Scene-based reasoning records:
= = = =

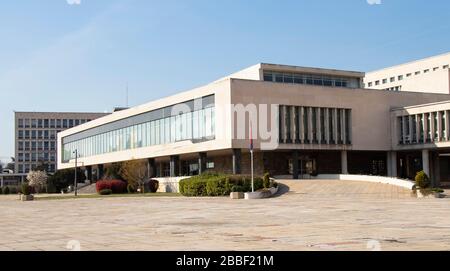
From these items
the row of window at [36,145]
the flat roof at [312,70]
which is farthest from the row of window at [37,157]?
the flat roof at [312,70]

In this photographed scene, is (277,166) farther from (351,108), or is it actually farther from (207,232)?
(207,232)

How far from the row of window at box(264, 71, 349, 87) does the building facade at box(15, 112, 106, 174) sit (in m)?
99.8

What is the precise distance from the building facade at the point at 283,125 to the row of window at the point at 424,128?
2.38 feet

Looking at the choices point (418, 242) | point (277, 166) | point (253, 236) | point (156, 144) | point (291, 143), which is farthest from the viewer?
point (156, 144)

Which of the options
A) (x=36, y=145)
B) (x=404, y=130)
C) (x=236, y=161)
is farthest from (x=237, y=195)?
(x=36, y=145)

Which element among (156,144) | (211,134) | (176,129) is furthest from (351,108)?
(156,144)

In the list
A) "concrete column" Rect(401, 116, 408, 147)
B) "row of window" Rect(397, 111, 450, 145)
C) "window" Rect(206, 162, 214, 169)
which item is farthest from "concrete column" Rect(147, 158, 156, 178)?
"concrete column" Rect(401, 116, 408, 147)

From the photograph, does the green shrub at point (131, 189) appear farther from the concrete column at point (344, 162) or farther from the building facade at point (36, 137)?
the building facade at point (36, 137)

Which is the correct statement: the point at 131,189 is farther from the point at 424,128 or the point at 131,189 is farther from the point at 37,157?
the point at 37,157

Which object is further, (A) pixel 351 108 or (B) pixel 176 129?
(B) pixel 176 129

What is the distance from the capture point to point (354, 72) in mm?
68688

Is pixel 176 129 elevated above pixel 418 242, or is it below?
above

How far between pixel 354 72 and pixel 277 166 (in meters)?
17.8
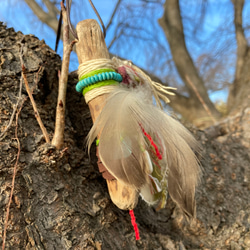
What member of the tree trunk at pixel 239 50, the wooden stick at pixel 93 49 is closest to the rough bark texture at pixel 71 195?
the wooden stick at pixel 93 49

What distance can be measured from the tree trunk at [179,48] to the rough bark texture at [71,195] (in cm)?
130

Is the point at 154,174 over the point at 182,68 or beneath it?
beneath

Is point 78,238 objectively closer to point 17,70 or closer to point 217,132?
point 17,70

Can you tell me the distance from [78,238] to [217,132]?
102cm

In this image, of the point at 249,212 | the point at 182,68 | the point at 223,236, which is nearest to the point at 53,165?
the point at 223,236

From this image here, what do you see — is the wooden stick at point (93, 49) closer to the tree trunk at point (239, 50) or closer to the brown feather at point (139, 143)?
the brown feather at point (139, 143)

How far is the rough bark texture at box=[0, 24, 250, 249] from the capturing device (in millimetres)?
600

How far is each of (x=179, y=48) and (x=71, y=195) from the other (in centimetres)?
188

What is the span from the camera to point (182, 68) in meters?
2.21

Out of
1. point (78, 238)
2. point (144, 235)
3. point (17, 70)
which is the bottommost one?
point (144, 235)

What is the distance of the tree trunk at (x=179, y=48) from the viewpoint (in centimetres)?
213

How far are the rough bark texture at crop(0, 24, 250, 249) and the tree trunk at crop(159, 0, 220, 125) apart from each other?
130 centimetres

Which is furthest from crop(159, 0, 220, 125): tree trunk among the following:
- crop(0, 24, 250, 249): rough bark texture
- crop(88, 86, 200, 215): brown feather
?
crop(88, 86, 200, 215): brown feather

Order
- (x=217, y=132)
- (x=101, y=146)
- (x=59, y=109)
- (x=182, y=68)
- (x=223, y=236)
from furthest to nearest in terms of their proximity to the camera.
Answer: (x=182, y=68), (x=217, y=132), (x=223, y=236), (x=59, y=109), (x=101, y=146)
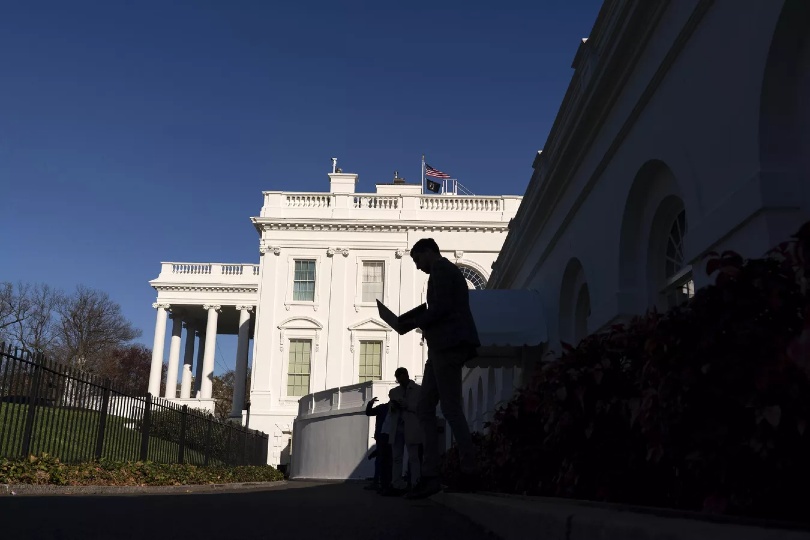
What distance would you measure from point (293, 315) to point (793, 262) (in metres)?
35.9

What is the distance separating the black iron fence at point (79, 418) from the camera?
32.1ft

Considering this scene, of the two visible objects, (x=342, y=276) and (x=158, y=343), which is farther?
(x=158, y=343)

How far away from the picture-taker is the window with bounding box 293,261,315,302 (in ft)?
126

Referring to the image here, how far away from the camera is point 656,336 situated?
3072mm

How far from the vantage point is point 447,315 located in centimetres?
633

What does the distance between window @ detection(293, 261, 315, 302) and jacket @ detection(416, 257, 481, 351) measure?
32323 millimetres

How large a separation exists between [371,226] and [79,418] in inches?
1104

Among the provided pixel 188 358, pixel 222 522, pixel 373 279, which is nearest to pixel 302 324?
pixel 373 279

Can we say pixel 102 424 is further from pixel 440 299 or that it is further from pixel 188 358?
pixel 188 358

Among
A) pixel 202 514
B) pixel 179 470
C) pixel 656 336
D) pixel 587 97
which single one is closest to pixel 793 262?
pixel 656 336

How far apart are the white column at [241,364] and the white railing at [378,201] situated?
501 inches

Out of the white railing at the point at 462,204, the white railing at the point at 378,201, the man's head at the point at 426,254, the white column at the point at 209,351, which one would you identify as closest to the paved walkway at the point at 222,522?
the man's head at the point at 426,254

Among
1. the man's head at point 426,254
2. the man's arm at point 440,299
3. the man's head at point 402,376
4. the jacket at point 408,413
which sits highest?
the man's head at point 426,254

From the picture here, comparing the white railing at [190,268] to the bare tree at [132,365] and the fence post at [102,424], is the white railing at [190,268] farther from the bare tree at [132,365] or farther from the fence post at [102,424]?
the fence post at [102,424]
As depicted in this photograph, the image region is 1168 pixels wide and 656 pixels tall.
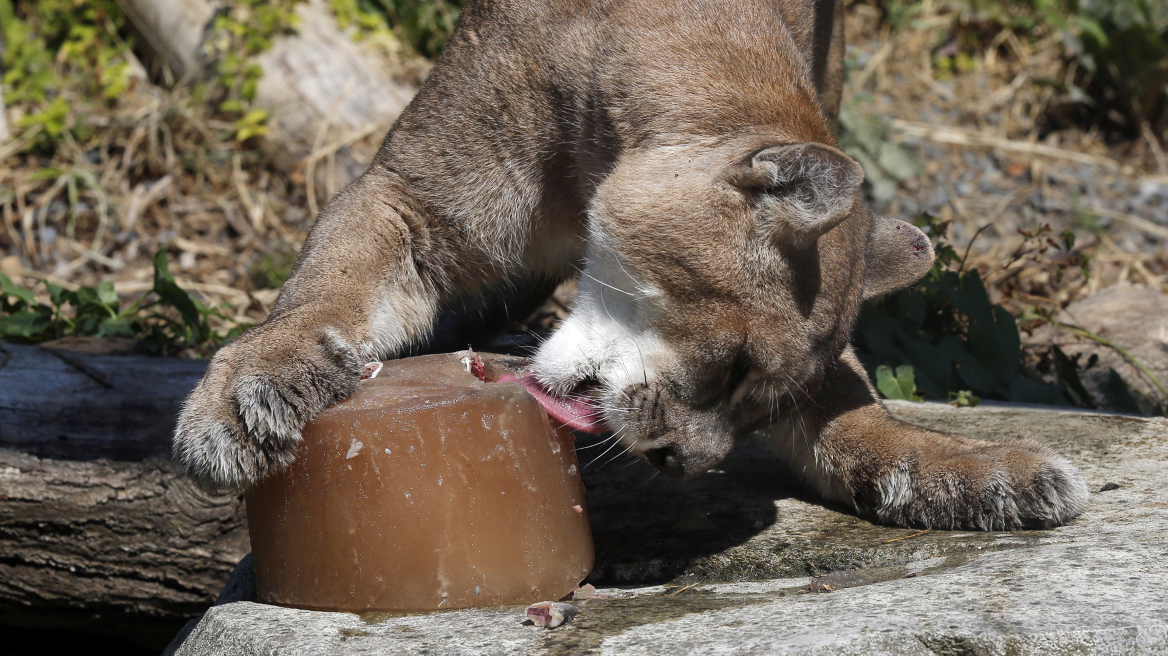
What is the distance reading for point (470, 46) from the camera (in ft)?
11.7

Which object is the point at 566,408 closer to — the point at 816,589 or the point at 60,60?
the point at 816,589

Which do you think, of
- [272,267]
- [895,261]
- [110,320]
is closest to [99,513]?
[110,320]

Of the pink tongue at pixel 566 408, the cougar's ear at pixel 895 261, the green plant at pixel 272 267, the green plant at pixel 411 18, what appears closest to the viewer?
the pink tongue at pixel 566 408

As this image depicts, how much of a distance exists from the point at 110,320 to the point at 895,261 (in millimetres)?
3735

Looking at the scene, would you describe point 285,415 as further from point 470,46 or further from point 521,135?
point 470,46

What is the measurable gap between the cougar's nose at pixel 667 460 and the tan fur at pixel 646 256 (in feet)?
0.05

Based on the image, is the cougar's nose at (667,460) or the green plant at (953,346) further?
the green plant at (953,346)

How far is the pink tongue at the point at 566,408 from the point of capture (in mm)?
2770

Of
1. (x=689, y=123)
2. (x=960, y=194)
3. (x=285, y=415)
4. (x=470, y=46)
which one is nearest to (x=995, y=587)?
(x=689, y=123)

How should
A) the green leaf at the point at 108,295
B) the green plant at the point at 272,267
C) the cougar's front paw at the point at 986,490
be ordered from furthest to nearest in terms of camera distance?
the green plant at the point at 272,267, the green leaf at the point at 108,295, the cougar's front paw at the point at 986,490

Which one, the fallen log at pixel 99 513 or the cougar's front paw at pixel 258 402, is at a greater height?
the cougar's front paw at pixel 258 402

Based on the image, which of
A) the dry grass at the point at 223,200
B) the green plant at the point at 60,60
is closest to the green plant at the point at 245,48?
the dry grass at the point at 223,200

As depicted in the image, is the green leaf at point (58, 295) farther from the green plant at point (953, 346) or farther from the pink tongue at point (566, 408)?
the green plant at point (953, 346)

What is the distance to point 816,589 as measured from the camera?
2.49m
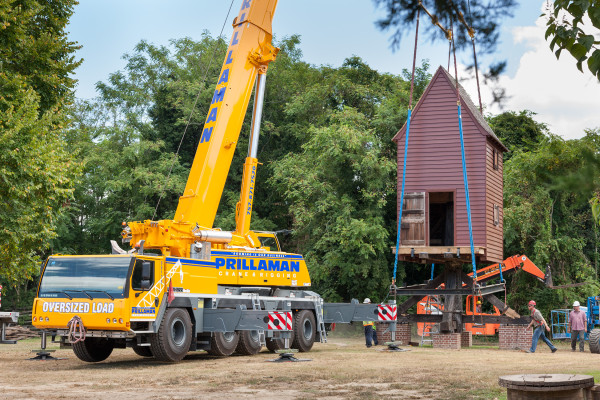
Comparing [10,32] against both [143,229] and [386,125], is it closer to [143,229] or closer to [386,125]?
[143,229]

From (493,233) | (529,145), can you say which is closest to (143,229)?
(493,233)

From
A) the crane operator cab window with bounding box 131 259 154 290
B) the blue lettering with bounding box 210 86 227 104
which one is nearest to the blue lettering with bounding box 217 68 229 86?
the blue lettering with bounding box 210 86 227 104

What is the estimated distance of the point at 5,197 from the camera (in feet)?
67.5

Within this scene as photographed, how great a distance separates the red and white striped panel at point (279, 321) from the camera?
62.2 feet

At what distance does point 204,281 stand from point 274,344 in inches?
170

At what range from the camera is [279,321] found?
754 inches

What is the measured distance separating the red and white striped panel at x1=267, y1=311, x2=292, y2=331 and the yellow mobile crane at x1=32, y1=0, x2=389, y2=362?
0.10 feet

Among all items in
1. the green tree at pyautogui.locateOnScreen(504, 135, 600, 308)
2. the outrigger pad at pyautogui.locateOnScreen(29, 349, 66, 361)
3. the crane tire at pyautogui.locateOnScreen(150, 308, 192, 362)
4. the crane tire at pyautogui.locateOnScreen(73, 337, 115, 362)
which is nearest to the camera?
the crane tire at pyautogui.locateOnScreen(150, 308, 192, 362)

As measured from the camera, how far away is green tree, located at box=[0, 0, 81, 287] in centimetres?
1998

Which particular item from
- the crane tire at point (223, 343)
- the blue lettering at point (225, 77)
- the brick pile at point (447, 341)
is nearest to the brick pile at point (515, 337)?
the brick pile at point (447, 341)

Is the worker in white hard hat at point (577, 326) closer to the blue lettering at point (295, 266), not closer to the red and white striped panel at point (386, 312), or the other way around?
the red and white striped panel at point (386, 312)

= = = =

Task objective: Please output the stretch of lines from the one containing "What is the distance from" through the one containing "130 centimetres", leaving the pictures out.

Output:
What is the distance from the capture point to point (354, 72) in mm?
68688

Is pixel 176 129 elevated above pixel 418 242, or is it below?
above

How far between pixel 354 72 and pixel 277 166 (in meters)?
17.8
What member of the tree trunk at pixel 239 50, the wooden stick at pixel 93 49 is closest to the rough bark texture at pixel 71 195?
the wooden stick at pixel 93 49

What distance can be measured from the tree trunk at [179,48] to the rough bark texture at [71,195] (in cm)?
130

Is the point at 154,174 over the point at 182,68 or beneath it?
beneath

Is point 78,238 objectively closer to point 17,70 or closer to point 217,132?
point 17,70

Can you tell me the distance from [78,238] to [217,132]?
102cm

In this image, of the point at 249,212 | the point at 182,68 | the point at 223,236, which is nearest to the point at 53,165?
the point at 223,236

From this image here, what do you see — is the wooden stick at point (93, 49) closer to the tree trunk at point (239, 50) or closer to the brown feather at point (139, 143)?
the brown feather at point (139, 143)

How far is the rough bark texture at box=[0, 24, 250, 249] from the capturing device (in millimetres)?
600

How far is each of (x=179, y=48) and (x=71, y=195) from the other (in centimetres)?
188

What is the span from the camera to point (182, 68) in meters?
2.21

Out of
1. point (78, 238)
2. point (144, 235)
3. point (17, 70)
which is the bottommost one?
point (144, 235)

What is the distance of the tree trunk at (x=179, y=48) from the viewpoint (in centimetres)?
213

How far are the rough bark texture at crop(0, 24, 250, 249) and the tree trunk at crop(159, 0, 220, 125) apart from each other?
130 centimetres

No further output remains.